Numa quinta-feira recebeu a notícia, na quarta seguinte foi operada. Ainda foi trabalhar na tarde em que soube e no dia seguinte. Havia muito trabalho a fazer e, além disso, queria distrair-se. Foi para a operação a rir. O que tem de ser tem muita força, pensava. «Vou tirar a mama e fico limpinha. Mais mama, menos mama, se fosse um braço ou uma perna era pior». A mastectomia correu bem. O pior foi depois. Nos três anos que se seguiram fez sete ou oito operações, perdeu-lhes a conta. A operação para esvaziar os gânglios da axila esquerda, várias operações de reconstrução da mama. A operação ao ombro direito para resolver uma tendinite, que não correu bem, e a obrigou a pedir a reforma por invalidez.

Durante um ano e três meses ia todos os dias ao hospital. Fisioterapia, consultas várias. Tomar conta da saúde tornou-se um trabalho a tempo inteiro. Eram tantas as cartas que recebia do hospital que arranjou uma pasta e ao domingo à noite organizava a semana que aí vinha. Gostava especialmente do grupo de psicoterapia que frequentava todas as semanas. Fez lá amigas. «Adoro os dias da psicologia», diz com gratidão.


Fazer croché é uma das actividades do ateliê terapêutico de apoio a mulheres com cancro da mama

Em casa, trocou os trabalhos domésticos a que os braços deixaram de dar resposta por outras actividades. Ler, ver televisão, dormir. Ia ao café, fazia muitas caminhadas. Às vezes sentia falta de 'virar a casa de pernas para o ar'. Sentia-se «um “pastelão”», confessa. Depois lembrava-se do carinho dos seus e do apoio das amigas. Uma delas mandava mensagens de encorajamento todos os dias. «Está tudo bem», dizia para si mesma.

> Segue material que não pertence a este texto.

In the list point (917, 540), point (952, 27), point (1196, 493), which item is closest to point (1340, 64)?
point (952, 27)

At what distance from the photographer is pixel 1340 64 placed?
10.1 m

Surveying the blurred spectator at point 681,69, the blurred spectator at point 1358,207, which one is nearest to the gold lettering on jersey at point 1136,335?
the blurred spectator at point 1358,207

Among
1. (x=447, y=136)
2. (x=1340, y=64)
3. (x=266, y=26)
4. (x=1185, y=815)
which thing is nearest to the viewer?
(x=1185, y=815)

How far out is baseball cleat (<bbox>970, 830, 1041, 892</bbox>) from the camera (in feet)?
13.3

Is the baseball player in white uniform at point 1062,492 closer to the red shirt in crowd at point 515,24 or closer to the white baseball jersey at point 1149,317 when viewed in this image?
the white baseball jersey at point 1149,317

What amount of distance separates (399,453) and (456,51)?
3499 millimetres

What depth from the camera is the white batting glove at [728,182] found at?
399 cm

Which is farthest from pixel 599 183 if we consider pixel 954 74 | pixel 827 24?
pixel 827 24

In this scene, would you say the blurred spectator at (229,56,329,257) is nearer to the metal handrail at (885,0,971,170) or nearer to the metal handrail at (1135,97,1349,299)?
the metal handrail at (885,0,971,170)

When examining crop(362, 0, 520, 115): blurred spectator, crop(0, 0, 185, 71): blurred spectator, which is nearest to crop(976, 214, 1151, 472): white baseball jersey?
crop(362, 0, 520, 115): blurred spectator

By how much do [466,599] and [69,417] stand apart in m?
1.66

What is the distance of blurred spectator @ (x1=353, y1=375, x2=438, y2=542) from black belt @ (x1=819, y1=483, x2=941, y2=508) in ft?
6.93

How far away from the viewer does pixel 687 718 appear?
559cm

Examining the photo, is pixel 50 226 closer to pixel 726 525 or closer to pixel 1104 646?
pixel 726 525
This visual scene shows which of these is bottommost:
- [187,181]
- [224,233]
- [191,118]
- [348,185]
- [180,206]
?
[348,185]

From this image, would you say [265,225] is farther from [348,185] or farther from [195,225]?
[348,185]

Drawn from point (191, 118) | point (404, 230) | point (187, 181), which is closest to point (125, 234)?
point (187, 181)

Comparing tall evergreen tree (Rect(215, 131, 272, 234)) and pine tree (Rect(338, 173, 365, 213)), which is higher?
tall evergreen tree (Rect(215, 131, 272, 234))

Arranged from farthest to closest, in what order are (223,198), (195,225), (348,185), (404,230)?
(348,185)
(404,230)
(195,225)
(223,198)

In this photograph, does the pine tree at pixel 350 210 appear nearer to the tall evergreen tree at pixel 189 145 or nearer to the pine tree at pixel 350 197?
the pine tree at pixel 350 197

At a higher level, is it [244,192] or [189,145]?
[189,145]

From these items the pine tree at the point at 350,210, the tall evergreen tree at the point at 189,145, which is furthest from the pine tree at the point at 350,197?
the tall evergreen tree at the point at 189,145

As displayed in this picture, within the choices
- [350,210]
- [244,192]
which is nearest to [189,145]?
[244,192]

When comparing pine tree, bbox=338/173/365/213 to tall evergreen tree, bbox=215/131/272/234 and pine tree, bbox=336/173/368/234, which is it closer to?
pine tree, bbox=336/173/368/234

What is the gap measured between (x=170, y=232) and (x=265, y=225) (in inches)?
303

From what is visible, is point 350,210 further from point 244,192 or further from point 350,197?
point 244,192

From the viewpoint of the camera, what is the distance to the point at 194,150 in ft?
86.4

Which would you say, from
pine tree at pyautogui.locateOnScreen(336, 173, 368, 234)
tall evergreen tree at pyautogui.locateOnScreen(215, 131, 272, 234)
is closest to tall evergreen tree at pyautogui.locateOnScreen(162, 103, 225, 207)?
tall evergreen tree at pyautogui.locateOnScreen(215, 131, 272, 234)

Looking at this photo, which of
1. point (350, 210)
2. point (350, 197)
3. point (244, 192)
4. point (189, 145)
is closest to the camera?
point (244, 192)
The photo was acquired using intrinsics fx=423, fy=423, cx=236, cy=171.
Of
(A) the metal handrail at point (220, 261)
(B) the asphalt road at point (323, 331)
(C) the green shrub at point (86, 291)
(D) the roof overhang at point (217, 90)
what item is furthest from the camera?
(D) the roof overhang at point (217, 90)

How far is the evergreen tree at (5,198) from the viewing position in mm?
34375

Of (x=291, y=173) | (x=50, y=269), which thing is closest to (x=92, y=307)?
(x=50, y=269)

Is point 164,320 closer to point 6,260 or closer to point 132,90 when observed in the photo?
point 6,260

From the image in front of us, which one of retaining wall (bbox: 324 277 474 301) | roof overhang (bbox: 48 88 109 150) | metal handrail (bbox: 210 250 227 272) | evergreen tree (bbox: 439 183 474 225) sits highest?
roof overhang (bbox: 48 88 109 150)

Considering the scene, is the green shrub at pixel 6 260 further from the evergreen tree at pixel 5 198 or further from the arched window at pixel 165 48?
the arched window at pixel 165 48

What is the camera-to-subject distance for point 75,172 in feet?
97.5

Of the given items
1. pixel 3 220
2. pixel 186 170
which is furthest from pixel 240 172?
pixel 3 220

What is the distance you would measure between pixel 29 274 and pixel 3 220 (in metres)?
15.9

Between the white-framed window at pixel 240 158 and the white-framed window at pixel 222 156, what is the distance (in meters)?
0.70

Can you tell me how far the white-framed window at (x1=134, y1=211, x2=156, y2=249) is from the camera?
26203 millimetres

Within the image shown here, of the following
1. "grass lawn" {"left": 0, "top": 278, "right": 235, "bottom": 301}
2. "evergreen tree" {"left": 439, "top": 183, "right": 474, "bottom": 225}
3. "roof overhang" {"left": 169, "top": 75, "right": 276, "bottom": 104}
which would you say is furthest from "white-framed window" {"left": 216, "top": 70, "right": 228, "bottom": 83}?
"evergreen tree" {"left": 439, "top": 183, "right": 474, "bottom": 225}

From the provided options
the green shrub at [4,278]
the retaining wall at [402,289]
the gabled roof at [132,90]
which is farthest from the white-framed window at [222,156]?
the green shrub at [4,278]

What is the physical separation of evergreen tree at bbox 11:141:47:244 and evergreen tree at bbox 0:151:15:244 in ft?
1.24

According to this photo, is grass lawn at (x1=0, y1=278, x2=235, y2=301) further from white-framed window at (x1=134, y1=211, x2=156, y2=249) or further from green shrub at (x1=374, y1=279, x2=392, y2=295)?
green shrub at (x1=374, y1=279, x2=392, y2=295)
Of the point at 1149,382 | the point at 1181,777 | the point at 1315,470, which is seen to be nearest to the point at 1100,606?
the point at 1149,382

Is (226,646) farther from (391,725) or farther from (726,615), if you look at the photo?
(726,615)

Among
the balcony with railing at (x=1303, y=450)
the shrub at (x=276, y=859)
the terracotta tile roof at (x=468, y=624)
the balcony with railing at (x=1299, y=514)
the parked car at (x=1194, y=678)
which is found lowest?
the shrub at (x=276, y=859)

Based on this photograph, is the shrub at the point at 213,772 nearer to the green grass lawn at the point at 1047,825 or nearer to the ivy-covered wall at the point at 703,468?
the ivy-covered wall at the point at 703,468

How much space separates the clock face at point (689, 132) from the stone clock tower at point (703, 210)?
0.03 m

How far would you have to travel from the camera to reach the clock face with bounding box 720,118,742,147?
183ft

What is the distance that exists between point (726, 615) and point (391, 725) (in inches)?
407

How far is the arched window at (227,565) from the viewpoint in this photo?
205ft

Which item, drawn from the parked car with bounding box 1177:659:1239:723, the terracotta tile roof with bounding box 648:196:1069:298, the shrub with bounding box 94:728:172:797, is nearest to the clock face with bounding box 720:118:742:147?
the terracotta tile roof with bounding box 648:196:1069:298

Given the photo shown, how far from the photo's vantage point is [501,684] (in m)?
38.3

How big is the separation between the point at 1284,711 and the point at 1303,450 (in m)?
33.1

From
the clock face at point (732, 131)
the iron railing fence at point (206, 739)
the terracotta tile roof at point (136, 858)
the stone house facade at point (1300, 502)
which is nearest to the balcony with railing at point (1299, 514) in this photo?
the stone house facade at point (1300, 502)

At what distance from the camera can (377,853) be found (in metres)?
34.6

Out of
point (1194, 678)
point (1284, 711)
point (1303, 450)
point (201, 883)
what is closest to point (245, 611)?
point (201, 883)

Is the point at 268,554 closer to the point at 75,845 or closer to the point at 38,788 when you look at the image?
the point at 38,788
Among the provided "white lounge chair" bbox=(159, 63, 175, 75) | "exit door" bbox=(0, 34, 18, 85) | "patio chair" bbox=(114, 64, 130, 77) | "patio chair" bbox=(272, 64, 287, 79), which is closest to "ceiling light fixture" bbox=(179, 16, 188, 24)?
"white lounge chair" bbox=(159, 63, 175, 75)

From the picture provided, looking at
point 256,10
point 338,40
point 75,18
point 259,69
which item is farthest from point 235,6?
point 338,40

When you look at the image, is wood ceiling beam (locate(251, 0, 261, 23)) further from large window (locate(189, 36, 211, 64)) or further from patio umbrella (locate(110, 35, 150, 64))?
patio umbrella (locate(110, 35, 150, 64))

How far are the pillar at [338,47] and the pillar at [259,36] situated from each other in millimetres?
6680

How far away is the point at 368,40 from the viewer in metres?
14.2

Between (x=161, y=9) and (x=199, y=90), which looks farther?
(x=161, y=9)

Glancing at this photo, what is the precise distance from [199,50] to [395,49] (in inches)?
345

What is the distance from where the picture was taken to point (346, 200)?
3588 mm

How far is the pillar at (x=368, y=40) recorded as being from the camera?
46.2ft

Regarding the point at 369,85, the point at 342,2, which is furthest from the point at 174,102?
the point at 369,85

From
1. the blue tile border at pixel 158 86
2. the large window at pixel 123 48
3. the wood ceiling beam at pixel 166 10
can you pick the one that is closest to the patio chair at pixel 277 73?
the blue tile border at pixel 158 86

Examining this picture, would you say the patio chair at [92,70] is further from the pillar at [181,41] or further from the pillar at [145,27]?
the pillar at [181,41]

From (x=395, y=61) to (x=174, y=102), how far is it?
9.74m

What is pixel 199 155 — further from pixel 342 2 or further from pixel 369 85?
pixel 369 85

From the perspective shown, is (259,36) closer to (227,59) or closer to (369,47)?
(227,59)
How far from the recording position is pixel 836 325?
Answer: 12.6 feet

Nos próximos meses, Margarida vai tomar conta do neto

Hoje, reconhece, «houve coisas que até melhoraram». Margarida aprendeu a fazer o que pode e satisfazer-se com isso. E faz cada vez mais, à medida que se vai sentido fortalecida. Vai à fábrica ajudar o marido. Faz recados, vai ao banco ou aos correios.  Os braços respondem melhor aos trabalhos exigidos pela enorme casa familiar. Na vivenda de dois andares ladeada pelo jardim ainda moram dois filhos, dois cães e dois gatos, além do casal. Não falta o que fazer. Sobretudo agora que nasceu Santiago, o neto que pensou já não vir a conhecer. É a sua grande alegria. De toda a família. «Toda a gente quer o menino, não chega para todos», explica, emocionada. Já se comprometeu a tomar conta do neto quando a filha tiver de regressar ao trabalho, para que não tenha de ir para a creche antes de fazer um ano. Os dias vão voltar a ser completamente preenchidos.

 


Margarida, a cuidadora incansável, volta a 'não ter mãos a medir'. À vida pede para ver os filhos bem e unidos, a família com saúde, os netos a crescer. Ter genica para arranjar a casa à sua maneira, «tudo como deve ser». Já formou as duas filhas mais velhas, de 26 e 31 anos. Daqui a dois anos o mais novo termina o curso de Medicina. A filha do meio já comprou apartamento e até ao final do ano deve deixar a casa da família. Margarida não tem angústias de ficar sozinha. Os filhos andam sempre ao redor dela e do marido. Não raras vezes saem os dois e um dos filhos liga: «Onde estão? Esperem, que vou aí ter». A mais velha pede a sua companhia para isto e aquilo, a do meio pergunta se o namorado pode ir lá jantar, o mais novo leva amigos para ficarem durante a Feira Medieval, festa rija em Santa Maria da Feira. «A minha casa tem mel», diz com orgulho.